§ **REQUEST**
Your output must consist solely of the lines from the one containing "With this picture in view, out of all of" through the end of the records, reproduced exactly.

§ **DATA LINES**
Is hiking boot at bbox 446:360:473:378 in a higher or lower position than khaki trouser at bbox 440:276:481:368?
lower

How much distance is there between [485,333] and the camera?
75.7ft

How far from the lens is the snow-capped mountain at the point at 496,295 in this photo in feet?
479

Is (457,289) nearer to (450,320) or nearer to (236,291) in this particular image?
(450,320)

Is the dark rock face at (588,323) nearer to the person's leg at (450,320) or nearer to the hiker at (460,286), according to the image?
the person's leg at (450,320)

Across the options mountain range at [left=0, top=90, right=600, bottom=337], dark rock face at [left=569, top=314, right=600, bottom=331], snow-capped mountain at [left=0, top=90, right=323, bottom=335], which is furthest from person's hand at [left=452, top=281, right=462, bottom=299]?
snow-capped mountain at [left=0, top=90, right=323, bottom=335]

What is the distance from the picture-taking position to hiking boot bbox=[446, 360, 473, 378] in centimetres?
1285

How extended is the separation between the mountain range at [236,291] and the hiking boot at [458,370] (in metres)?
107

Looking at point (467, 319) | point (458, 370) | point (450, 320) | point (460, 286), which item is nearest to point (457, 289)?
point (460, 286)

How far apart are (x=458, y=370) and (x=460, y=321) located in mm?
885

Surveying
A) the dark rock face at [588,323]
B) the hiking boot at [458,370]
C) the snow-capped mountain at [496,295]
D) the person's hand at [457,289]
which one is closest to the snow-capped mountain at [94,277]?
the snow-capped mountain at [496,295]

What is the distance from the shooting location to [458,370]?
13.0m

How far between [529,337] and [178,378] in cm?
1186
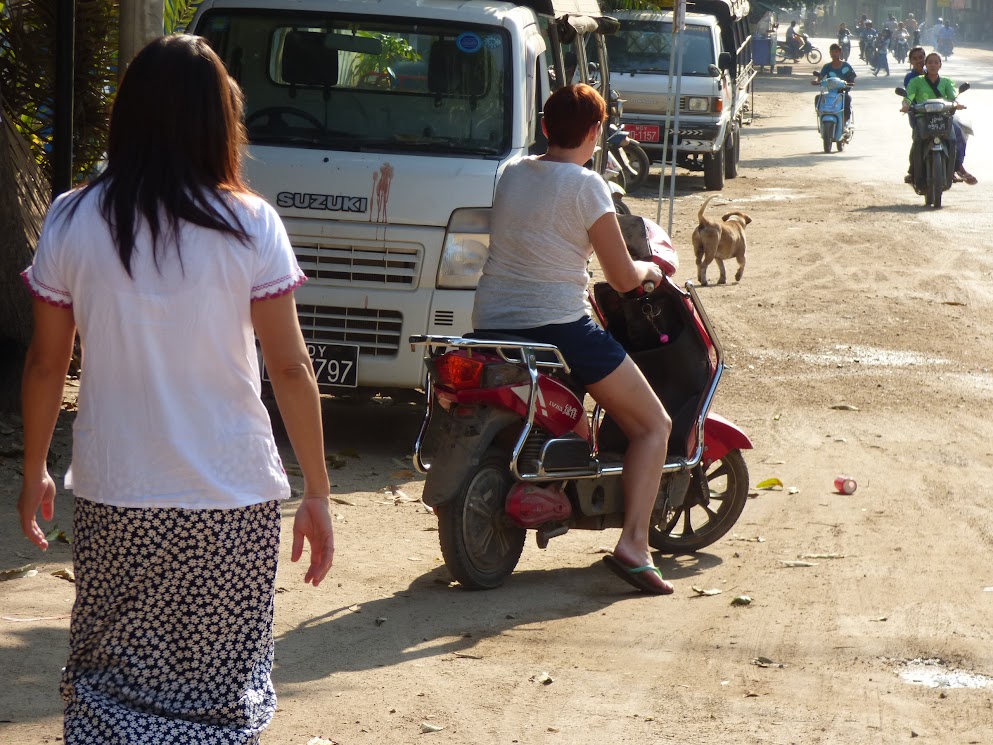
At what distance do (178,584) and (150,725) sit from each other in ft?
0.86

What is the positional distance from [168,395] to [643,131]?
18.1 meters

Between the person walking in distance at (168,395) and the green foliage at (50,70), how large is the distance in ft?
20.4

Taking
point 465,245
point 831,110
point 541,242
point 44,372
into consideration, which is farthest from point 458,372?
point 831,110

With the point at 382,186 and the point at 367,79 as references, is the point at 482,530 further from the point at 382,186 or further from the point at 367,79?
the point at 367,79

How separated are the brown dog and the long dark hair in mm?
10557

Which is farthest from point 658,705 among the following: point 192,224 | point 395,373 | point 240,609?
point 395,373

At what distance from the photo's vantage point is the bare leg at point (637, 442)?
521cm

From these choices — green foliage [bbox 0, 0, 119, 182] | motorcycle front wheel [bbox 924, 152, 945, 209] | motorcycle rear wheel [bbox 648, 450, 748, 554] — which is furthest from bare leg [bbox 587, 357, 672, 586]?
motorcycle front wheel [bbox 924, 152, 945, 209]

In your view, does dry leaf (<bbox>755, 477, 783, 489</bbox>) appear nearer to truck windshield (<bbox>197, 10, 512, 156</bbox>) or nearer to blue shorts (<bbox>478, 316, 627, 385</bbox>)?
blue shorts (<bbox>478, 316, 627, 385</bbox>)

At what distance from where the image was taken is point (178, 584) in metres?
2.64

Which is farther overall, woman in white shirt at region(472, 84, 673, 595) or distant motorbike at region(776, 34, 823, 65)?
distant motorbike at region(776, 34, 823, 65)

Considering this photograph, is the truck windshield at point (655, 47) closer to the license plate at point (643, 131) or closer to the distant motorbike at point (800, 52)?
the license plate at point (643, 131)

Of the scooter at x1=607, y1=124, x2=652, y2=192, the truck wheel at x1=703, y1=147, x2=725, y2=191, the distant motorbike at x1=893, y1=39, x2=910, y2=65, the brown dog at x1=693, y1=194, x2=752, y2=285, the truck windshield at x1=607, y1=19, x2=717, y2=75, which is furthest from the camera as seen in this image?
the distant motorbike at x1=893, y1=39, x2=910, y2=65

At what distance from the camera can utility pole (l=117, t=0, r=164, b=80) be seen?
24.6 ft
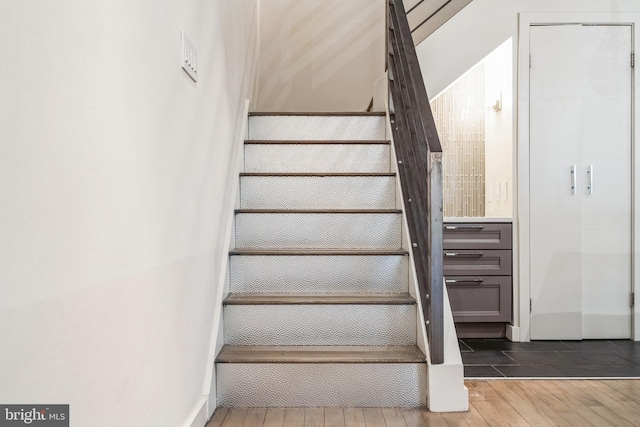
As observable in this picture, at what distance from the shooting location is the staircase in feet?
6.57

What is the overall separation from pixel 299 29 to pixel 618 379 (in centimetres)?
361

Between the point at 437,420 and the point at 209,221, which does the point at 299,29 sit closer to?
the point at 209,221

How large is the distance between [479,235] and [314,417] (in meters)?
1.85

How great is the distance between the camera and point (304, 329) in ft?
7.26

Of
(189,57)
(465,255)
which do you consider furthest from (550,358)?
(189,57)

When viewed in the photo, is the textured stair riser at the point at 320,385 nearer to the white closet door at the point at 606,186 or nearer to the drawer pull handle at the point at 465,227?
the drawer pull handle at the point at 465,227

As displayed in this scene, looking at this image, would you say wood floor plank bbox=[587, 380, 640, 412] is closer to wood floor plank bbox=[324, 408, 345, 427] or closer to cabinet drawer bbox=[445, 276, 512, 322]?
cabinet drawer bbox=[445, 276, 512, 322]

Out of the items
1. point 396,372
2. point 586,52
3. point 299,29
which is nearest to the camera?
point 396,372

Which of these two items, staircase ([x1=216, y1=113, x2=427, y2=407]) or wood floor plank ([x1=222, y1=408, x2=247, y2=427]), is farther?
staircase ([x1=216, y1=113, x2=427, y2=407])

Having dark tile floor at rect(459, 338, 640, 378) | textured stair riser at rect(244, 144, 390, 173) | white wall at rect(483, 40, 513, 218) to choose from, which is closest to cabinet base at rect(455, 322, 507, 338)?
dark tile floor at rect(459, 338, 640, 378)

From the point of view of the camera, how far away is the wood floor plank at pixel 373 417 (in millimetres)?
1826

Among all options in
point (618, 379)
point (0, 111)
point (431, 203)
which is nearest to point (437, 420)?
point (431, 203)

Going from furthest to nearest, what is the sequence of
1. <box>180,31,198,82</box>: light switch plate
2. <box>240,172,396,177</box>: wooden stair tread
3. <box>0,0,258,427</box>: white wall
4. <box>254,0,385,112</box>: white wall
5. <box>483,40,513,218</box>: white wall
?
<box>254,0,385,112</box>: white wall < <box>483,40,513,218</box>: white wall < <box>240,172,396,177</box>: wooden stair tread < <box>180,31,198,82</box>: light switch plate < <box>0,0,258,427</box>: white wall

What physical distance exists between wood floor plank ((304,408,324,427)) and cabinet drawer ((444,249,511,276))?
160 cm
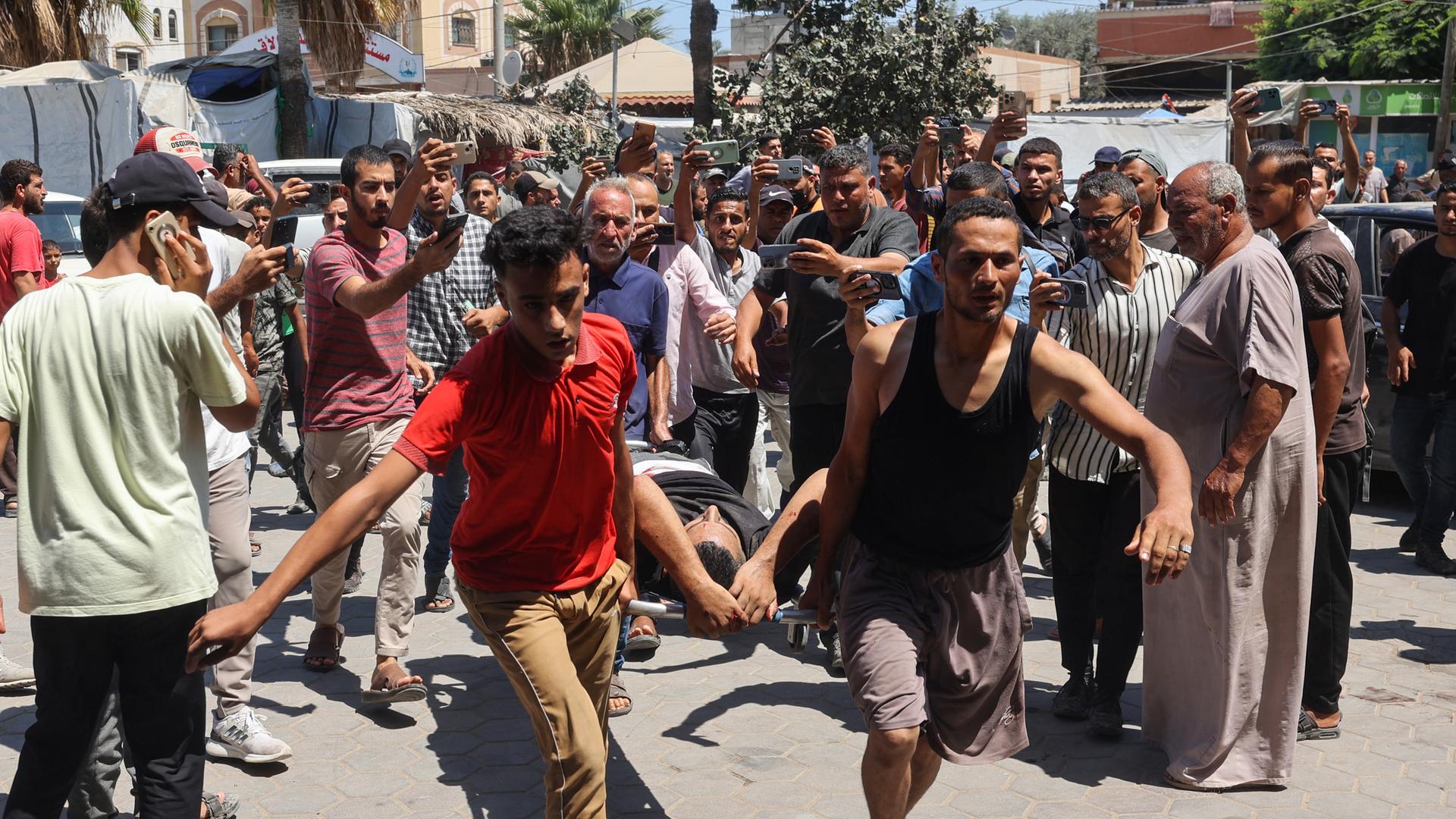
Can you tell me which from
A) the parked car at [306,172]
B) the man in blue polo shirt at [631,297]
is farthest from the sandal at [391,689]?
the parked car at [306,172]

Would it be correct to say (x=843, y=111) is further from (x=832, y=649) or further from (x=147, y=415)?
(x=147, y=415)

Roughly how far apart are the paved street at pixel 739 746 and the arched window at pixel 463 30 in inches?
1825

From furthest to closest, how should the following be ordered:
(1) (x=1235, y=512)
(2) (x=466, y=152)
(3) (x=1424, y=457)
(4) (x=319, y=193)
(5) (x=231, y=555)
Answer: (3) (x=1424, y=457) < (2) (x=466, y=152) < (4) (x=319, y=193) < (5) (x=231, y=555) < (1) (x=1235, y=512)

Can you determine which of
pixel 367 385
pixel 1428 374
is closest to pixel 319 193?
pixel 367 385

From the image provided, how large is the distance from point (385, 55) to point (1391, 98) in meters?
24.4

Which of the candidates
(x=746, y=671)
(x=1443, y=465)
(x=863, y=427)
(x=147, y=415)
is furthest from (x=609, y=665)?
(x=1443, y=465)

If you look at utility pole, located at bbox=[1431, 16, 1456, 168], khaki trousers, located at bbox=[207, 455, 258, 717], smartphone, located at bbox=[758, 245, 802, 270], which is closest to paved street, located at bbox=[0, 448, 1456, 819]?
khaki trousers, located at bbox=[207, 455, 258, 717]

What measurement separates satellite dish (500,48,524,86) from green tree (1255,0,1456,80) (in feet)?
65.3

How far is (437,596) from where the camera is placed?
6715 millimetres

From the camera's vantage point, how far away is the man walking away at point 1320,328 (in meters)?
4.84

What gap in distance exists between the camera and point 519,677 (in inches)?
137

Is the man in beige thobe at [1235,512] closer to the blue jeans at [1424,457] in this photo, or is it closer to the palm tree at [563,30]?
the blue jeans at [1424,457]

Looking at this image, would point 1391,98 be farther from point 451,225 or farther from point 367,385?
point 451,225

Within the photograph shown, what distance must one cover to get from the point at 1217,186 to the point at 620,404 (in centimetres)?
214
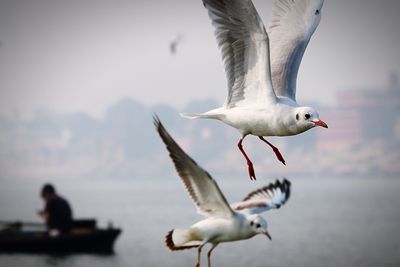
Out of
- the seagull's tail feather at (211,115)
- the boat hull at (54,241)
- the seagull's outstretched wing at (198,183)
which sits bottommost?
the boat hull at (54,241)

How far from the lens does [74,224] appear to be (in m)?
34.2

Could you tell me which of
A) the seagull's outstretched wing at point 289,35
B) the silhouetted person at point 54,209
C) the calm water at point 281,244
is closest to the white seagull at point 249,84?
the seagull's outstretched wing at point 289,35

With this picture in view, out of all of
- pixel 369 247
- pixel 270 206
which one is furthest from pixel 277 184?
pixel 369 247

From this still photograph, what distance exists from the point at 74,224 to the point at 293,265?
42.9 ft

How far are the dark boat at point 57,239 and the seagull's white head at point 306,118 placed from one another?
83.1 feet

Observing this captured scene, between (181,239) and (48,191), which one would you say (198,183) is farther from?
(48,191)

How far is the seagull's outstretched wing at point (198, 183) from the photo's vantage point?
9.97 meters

§ **WRITTEN SOLUTION**
With this picture in view, out of all of
- pixel 369 247
- pixel 270 206
which one is furthest from pixel 277 184?
pixel 369 247

From this still photograph, what distance exists from the point at 74,224 to the point at 293,265?
42.9 ft

How far are the dark boat at point 57,239 and the seagull's white head at point 306,118 placed from one another?
83.1 feet

Observing this captured scene, between (181,239) and (48,191), which one would you say (198,183) is farther from?
(48,191)

How far is the seagull's outstretched wing at point (198, 183) from the photo's vantage point?
9.97 meters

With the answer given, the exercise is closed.